On the other hand, you will have to transfer your property to your trustee and it will become part of your deed. The good news is a protected deed gives you plenty of breathing space to pay off creditors. For example, they cannot get in touch with you directly to demand their money; they will have to go through your trustee.
If you own a property jointly with another person/people, your trustee or creditors cannot demand for its inclusion in a deed. In such a situation, your IP and creditors must seek the consent of the other party. The same is true if you live with your parents or live in a rented house.

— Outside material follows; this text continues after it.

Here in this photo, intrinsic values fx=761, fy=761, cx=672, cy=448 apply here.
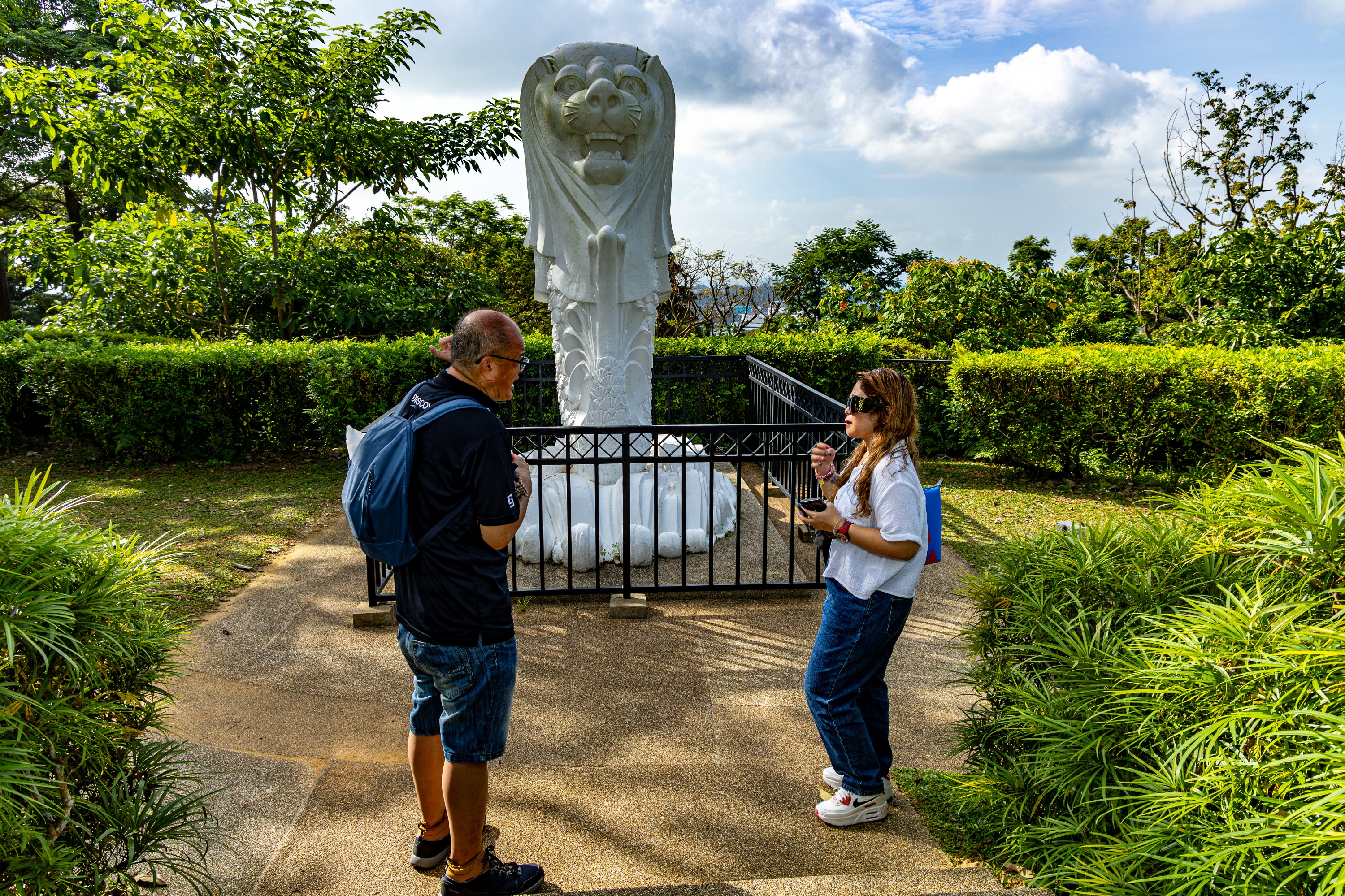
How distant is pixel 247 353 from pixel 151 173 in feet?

Besides property, you can lease a car while still in a deed. Nevertheless, you cannot become the owner of such a vehicle at the end of the lease period. At the same time, you should keep up with trust deed payments. The fact that you are leasing a car does mean that you can default on payments. If you do so, your trustee can go to court and start sequestration proceedings against you.
It is possible to own a car while in a deed provided you buy it on hire purchase terms. At the end of your deed period, your trustee will have your car valued. You must deposit money equivalent to the current value of your car into your deed. If you change cars before your deed expires, you must deposit money equivalent to the value of your current car into your Scottish deed.
Trust deeds and LILA (low income, low asset)
Some people may be unable to clear their debts because they have very low income or assets with low market value. This makes them unsuitable for setting up Scottish deeds. Such people could go to court and start sequestration proceedings on their own. You could fall under this category if you do not have a single asset worth more than £1,000. Furthermore, your total asset base should be worth less than £10,000. Take note that an indebted person who owns property jointly with other people does not qualify for LILA status.
All in all, if you are struggling to pay your creditors, you should consider consulting debt help Scotland experts. They will give you relevant advice and help you set up a trust deed. Such a deed will allow you to pay off creditors within four years. After the end of this period, you will be debt free.